A letter asking for a coroner’s inquest was sent to Superintendent Gary Francis at the St Ann’s Bay Police Station on January 24 this year.

In relation to whether or not the hospital had sought to meet with the family, Heron said the hospital had requested a meeting after the baby’s death, but before going to the meeting the family asked for the baby’s medical record.

However, the mother said when she went for the record she was given a medical release form to sign which, in the fine print, essentially said that she was indemnifying the hospital and if she chose to sue she only had 60 days. She therefore did not sign the form and the meeting did not materialise.

Ramsay said that on November 1 last year he wrote to the hospital requesting the baby’s medical report, but that request had still not been honoured. He also said that at that time the hospital was notified that it was being blamed for the child’s death.

“Patients or parents of a patient have a right to access their medical record. Even if they don’t give you the record they can give you copies or you should be able to go there and take pictures of that record or go there and examine it with a doctor for yourself,” Ramsay said.

Heron, when asked what she is hoping for, said, “I have no expectation of the system changing. I live in hope. I don’t think, not in my lifetime will this happen, but I would want a huge light to shine on this. Even though I know Jamaicans know that this is the situation, it is now a driving force of when are we going to come together as Jamaicans and demand better in our health-care system. A healthy nation is really a prosperous nation and if our hospital is really the first step to the morgue we might as well shut them down now.”

When the Sunday Observer contacted the St Ann police, Senior Superintendent Michael Smith said that the investigation had been completed and that it was concluded that no one was at fault for the baby’s death.

He said the post-mortem was done on September 21 last year. The body was handed over to the mother who sent it to the morgue of her choice and it was cremated and the ashes handed over to her mother.

According to Smith, the initial report from the post-mortem was inconclusive, hence blood samples were taken and sent to the lab for testing and nothing unusual was found.

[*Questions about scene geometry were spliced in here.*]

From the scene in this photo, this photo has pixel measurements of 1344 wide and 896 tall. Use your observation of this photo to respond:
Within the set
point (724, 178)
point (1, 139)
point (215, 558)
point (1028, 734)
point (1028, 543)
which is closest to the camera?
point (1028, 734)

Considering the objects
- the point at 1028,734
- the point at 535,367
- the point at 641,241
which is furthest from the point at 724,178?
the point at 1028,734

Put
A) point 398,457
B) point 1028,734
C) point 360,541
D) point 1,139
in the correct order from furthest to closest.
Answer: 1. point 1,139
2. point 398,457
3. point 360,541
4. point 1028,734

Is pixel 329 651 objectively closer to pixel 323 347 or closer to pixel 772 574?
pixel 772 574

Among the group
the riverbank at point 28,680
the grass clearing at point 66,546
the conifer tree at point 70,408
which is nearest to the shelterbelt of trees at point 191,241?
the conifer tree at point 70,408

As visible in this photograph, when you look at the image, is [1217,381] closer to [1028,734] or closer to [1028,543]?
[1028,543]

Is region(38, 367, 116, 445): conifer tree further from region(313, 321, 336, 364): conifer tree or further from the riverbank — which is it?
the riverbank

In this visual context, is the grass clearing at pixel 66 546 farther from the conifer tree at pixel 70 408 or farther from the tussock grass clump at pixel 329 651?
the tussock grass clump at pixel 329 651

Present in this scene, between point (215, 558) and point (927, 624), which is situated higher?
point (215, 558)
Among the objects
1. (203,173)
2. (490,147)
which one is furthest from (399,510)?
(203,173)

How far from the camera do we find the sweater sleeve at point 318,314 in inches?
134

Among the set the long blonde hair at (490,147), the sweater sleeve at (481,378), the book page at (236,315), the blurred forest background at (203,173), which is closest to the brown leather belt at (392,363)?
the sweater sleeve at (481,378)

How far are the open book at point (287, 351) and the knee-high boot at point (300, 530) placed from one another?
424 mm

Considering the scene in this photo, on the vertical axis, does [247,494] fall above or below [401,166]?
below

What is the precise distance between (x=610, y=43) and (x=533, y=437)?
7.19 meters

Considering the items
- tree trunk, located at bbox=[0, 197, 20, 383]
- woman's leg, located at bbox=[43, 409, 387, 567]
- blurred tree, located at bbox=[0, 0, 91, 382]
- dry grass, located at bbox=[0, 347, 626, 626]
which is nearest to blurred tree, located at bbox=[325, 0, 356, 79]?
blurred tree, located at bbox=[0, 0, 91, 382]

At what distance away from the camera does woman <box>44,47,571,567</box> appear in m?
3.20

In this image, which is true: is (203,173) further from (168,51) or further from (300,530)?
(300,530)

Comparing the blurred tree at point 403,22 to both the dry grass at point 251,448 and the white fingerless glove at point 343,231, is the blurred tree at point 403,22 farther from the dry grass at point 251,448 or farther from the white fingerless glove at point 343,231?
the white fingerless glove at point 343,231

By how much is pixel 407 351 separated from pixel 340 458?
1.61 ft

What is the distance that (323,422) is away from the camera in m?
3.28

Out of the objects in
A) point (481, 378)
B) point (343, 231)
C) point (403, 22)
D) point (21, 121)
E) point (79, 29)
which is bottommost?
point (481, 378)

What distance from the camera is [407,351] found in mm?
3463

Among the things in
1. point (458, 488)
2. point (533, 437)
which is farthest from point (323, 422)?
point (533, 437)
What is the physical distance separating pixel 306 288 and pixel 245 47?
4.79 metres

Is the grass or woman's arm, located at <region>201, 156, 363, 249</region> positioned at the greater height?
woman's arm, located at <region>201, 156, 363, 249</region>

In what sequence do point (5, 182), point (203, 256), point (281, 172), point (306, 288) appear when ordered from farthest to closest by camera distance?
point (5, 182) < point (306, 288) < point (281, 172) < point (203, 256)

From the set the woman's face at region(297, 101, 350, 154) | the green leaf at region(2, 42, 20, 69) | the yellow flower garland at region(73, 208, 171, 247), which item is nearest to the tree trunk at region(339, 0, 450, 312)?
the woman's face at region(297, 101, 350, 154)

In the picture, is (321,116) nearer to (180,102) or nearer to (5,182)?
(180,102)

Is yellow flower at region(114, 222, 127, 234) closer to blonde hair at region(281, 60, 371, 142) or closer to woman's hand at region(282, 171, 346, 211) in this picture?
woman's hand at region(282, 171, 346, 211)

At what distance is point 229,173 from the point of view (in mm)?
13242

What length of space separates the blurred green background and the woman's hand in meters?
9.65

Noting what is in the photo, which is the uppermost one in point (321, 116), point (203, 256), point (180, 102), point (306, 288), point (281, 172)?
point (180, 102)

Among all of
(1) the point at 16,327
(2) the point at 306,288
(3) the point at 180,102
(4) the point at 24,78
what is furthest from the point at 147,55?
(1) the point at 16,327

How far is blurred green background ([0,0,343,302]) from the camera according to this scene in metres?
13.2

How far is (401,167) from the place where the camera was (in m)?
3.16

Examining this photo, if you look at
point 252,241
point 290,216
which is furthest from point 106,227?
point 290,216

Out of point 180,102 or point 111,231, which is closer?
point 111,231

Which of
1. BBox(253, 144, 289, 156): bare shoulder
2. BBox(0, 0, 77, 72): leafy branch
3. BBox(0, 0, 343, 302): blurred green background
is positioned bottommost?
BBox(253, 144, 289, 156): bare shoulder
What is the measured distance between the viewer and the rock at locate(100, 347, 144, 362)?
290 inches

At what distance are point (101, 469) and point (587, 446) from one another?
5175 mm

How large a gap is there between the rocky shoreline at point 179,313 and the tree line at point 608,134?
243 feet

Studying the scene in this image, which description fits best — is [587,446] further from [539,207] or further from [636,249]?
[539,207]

Further to that, he said the investigation continued and a toxicology was done and from that report, nothing else was uncovered.

“The post-mortem was done and it came back saying no one was responsible for the baby’s death. A further test was done and it came back saying they did not suspect any foul play, that is why the body was handed over to the parents,” Smith said.

However, he was unable to say if the family had been directly notified that the investigation was completed.

When the Sunday Observer contacted chief executive officer of the North East Regional Health Authority Leo Garel for a response to the claims, he responded via e-mail: “Please be advised that we will make no statement on this matter as Ms Heron has engaged the services of an attorney and this is now a legal matter.”

He also said that the North East Regional Health Authority has referred the matter and all relevant information to the Government’s attorney for further handling.